Руслан Киреев - Великие смерти: Тургенев. Достоевский. Блок. Булгаков
Красным и одновременно черным. Кажется, это траурное сочетание цветов преследовало его всю жизнь. Минет десять лет — ровно десять, они давно уже будут мужем и женой, когда он напишет ей, в очередной раз ушедшей от него к другому: «Я готов к устранению себя с твоего пути, готов гораздо определеннее, чем 7 ноября 1902 года».
Значит, это сидело в нем, дремало, находилось в латентной форме, время от времени давая о себе знать — по преимуществу в стихах, которые были для него самой естественной, самой органичной формой самовыражения. «Я буду мертвый», — почти грезит он и мечтает, как к нему подойдет тот, «кто больше на свете любит», и «в мертвые губы меня поцелует». Обратите внимание: никакого страха перед концом — скорее, напротив, предвкушение: «О, глупое сердце, смеющийся мальчик, когда перестанешь ты биться?» Чувствует — ждать остается недолго, сравнительно недолго: «Все чаще вижу смерть и улыбаюсь...» Чему улыбается? А тому, что «так хорошо и вольно умереть». Сколько образов смерти в мировой литературе, но, кажется, самый поэтичный из них принадлежит Блоку. На мосту явилась она его взору — где же еще, на мосту! — ночью — ну, конечно же, ночью! — под снегом — разумеется, под снегом... «Живой костер из снега и вина». Тихо взяв за руку, вручает поэту белую маску и светлое кольцо. «Довольно жить, оставь слова...»

Задания:
- A) Изложите текст о Блоке и смерти в двух предложениях.
- B) Напишите продолжение текста о Блоке и смерти, начиная сразу после последнего приведенного предложения.

Набор записей:
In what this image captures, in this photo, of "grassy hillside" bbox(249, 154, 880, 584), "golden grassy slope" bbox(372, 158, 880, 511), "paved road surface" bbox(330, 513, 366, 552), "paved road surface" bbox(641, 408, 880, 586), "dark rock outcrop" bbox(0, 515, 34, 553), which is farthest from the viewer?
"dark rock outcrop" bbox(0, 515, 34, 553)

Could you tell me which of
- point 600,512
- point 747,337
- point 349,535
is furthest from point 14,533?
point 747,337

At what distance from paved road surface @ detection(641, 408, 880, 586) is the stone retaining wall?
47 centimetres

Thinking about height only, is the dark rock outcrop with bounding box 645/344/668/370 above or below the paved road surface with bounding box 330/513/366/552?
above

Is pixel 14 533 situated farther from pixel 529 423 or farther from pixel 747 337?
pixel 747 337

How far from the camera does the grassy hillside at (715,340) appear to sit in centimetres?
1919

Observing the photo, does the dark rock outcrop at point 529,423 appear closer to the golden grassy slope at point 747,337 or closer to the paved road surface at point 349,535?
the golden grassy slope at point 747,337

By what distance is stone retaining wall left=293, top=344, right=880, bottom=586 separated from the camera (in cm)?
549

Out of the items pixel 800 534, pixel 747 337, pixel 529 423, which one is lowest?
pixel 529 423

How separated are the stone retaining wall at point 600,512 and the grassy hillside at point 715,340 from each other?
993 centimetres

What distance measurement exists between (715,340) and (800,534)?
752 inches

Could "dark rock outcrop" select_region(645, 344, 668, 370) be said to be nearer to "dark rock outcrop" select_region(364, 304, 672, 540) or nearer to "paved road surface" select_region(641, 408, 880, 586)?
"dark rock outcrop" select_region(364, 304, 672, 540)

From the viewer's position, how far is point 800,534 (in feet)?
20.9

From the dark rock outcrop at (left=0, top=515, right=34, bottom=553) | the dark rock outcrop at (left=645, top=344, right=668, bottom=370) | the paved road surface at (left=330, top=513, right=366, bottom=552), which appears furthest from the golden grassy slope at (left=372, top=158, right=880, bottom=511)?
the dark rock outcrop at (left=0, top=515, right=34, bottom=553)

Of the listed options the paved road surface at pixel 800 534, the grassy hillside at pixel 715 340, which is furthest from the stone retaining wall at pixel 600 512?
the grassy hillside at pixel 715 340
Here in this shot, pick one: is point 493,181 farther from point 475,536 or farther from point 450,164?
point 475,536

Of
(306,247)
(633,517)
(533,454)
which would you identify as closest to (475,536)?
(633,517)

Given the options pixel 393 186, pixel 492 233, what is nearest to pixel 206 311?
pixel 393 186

Результаты выполнения:
- A) Мысль о смерти, по словам автора, сопровождала Блока всю жизнь: спустя десять лет после 7 ноября 1902 года он напишет жене, снова ушедшей к другому, что готов устранить себя с ее пути. В стихах он говорит о смерти без страха, почти с предвкушением, и ему, кажется, принадлежит самый поэтичный ее образ в мировой литературе: смерть является ему ночью на мосту, под снегом.

- B)
Она зовет, она манит.
В снегах земля и твердь.
Что мне поет? Что мне звенит?
Иная жизнь! Глухая смерть?
Как понять этот знак вопроса? По-видимому, как сомнение в том, что там, за чертой, его ждет иная жизнь. А вдруг — нет? Вдруг не «иная жизнь», которую он встретил бы с радостью, вдруг небытие, безмолвие... Именно безмолвие — только его, кажется, он и боялся по-настоящему («Оставь слова...»). Переводя «Реквием» латышского поэта Плудониса, Блок записал на полях черновика: «Никакой надежды за гробом». Это не просто рабочая пометка, не просто констатация факта, а некая заочная полемика с автором «Реквиема» (хотя Вилис Плудонис был современником Блока, пережившим его почти на 20 лет); сам-то Блок верил — во всяком случае, до поры до времени, — что «мертвому дано рождать бушующее жизнью слово». А раз так, то «Смерть есть Красота».
Он написал это не в стихах, он написал это в прозе. Прозой он называл свои статьи и очерки. Один из них посвящен памяти Августа Стриндберга. Стриндберг умер, но, настаивает Блок, «он — менее всего конец, более всего — начало».
«Великому шведу», как называет его русский поэт, были б приятны эти слова.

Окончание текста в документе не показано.